[Start of section]
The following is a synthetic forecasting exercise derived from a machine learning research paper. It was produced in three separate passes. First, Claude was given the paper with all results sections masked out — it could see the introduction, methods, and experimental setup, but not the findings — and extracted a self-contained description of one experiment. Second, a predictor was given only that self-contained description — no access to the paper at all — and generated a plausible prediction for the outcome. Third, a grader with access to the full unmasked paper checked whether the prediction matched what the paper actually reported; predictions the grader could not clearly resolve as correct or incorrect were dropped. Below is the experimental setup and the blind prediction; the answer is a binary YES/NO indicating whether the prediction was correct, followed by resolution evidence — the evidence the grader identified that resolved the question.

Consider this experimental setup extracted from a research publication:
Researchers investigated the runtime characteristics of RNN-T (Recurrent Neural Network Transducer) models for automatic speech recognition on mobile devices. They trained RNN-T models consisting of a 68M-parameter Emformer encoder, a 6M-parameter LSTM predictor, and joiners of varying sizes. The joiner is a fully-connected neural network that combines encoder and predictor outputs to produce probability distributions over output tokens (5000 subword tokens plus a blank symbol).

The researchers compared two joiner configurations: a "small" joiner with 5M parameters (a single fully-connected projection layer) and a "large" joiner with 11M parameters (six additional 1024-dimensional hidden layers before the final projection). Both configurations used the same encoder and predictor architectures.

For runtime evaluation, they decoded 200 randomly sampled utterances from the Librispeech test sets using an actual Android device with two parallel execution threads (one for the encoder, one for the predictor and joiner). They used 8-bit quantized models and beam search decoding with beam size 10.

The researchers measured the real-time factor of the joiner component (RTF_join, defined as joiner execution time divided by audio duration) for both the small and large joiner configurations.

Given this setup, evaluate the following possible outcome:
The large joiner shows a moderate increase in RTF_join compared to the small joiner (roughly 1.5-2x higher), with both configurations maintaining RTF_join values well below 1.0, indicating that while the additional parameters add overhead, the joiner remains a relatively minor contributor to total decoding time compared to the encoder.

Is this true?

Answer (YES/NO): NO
[End of section]
> [Your task]: Copy each line of the listing that contains the string "fully".

> [Reply to the exercise]:
Researchers investigated the runtime characteristics of RNN-T (Recurrent Neural Network Transducer) models for automatic speech recognition on mobile devices. They trained RNN-T models consisting of a 68M-parameter Emformer encoder, a 6M-parameter LSTM predictor, and joiners of varying sizes. The joiner is a fully-connected neural network that combines encoder and predictor outputs to produce probability distributions over output tokens (5000 subword tokens plus a blank symbol).
The researchers compared two joiner configurations: a "small" joiner with 5M parameters (a single fully-connected projection layer) and a "large" joiner with 11M parameters (six additional 1024-dimensional hidden layers before the final projection). Both configurations used the same encoder and predictor architectures.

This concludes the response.